AI Crawlers Are Harming Wikimedia, Bringing Open Source Sites To Their Knees, And Putting The Open Web At Risk
from the externalizing-your-costs-directly-into-my-face dept
The current rapid advances in generative AI are built on three things. Computing power, some clever coding, and vast amounts of training data. Lots of money can buy you more of the first two, but finding the necessary training material is increasingly hard. Anyone seeking to bolster their competitive advantage through training needs to find fresh sources. This has led to the widespread deployment of AI crawlers, which scour the Internet for more data that can be downloaded and used to train AI systems. Some of the prime targets for these AI scraping bots are Wikimedia projects, which claim to be “the largest collection of open knowledge in the world”. This has now become a serious problem for them:
We are observing a significant increase in request volume, with most of this traffic being driven by scraping bots collecting training data for large language models (LLMs) and other use cases. Automated requests for our content have grown exponentially, alongside the broader technology economy, via mechanisms including scraping, APIs, and bulk downloads. This expansion happened largely without sufficient attribution, which is key to drive new users to participate in the movement, and is causing a significant load on the underlying infrastructure that keeps our sites available for everyone.
Specifically:
Since January 2024, we have seen the bandwidth used for downloading multimedia content grow by 50%. This increase is not coming from human readers, but largely from automated programs that scrape the Wikimedia Commons image catalog of openly licensed images to feed images to AI models. Our infrastructure is built to sustain sudden traffic spikes from humans during high-interest events, but the amount of traffic generated by scraper bots is unprecedented and presents growing risks and costs.

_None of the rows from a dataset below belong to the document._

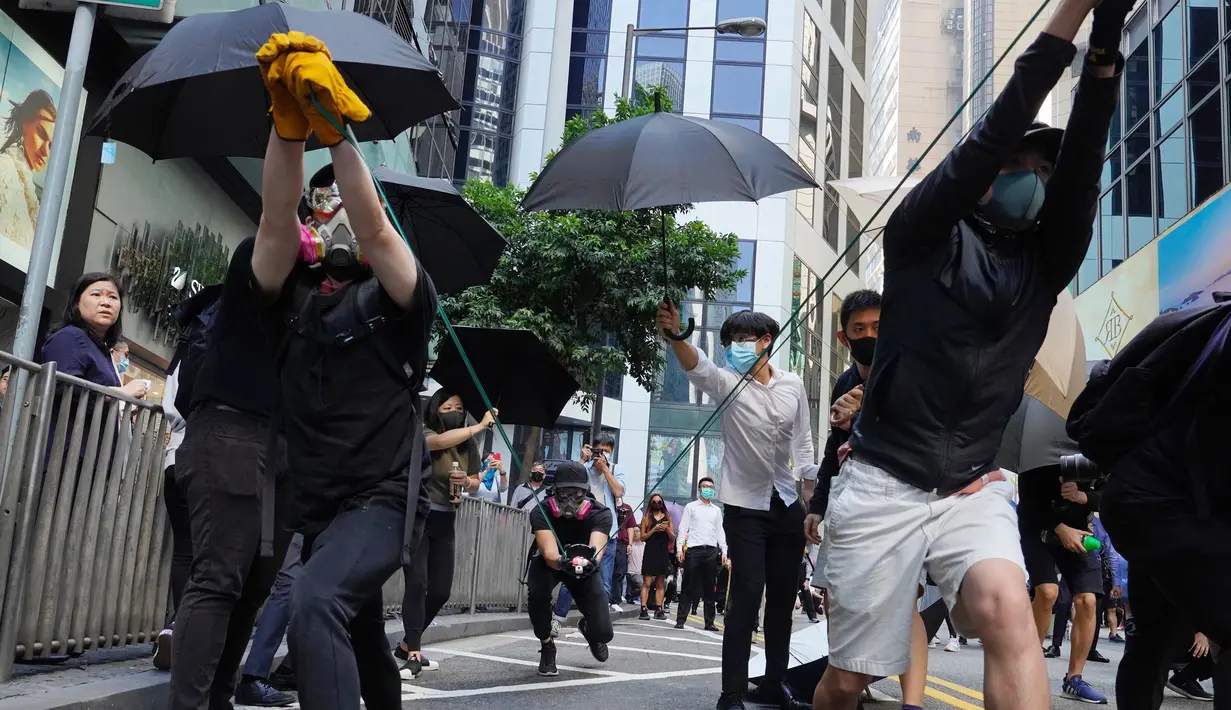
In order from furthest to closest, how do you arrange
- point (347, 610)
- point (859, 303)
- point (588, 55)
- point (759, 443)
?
point (588, 55), point (759, 443), point (859, 303), point (347, 610)

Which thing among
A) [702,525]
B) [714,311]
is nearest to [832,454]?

AI crawlers seek to download as much material as possible, including the most obscure, so Wikimedia projects that are optimized for human use incur extra costs:
While human readers tend to focus on specific – often similar – topics, crawler bots tend to “bulk read” larger numbers of pages and visit also the less popular pages. This means these types of requests are more likely to get forwarded to the core datacenter, which makes it much more expensive in terms of consumption of our resources.

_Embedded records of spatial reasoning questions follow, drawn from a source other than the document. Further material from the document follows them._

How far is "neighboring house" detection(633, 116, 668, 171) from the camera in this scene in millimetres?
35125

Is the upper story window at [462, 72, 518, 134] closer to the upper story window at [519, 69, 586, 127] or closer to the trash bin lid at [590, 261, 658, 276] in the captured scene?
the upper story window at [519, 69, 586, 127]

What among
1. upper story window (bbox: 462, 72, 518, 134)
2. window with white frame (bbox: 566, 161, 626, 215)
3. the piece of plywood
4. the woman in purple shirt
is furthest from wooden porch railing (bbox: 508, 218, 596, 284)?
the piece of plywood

Wikimedia’s analysis shows that 65% of this resource-consuming traffic is coming from bots, whereas the overall pageviews from bots are about 35% of the total. As the Diff news story notes, this is becoming a widespread problem not just for Wikimedia, but across the Internet. Some companies are responding with lawsuits, but for another important class of sites this is not a practical option.
These are the open source projects that have a Web presence with a wide range of resources. Many of them are struggling under the impact of aggressive AI crawlers, as a post by Niccolò Venerandi on the LibreNews site details. For example, Drew Devault, the founder of the open source development platform SourceHut, wrote a blog post last month with the title “Please stop externalizing your costs directly into my face”, in which he lamented:
These bots crawl everything they can find, robots.txt be damned, including expensive endpoints like git blame, every page of every git log, and every commit in every repo, and they do so using random User-Agents that overlap with end-users and come from tens of thousands of IP addresses – mostly residential, in unrelated subnets, each one making no more than one HTTP request over any time period we tried to measure – actively and maliciously adapting and blending in with end-user traffic and avoiding attempts to characterize their behavior or block their traffic.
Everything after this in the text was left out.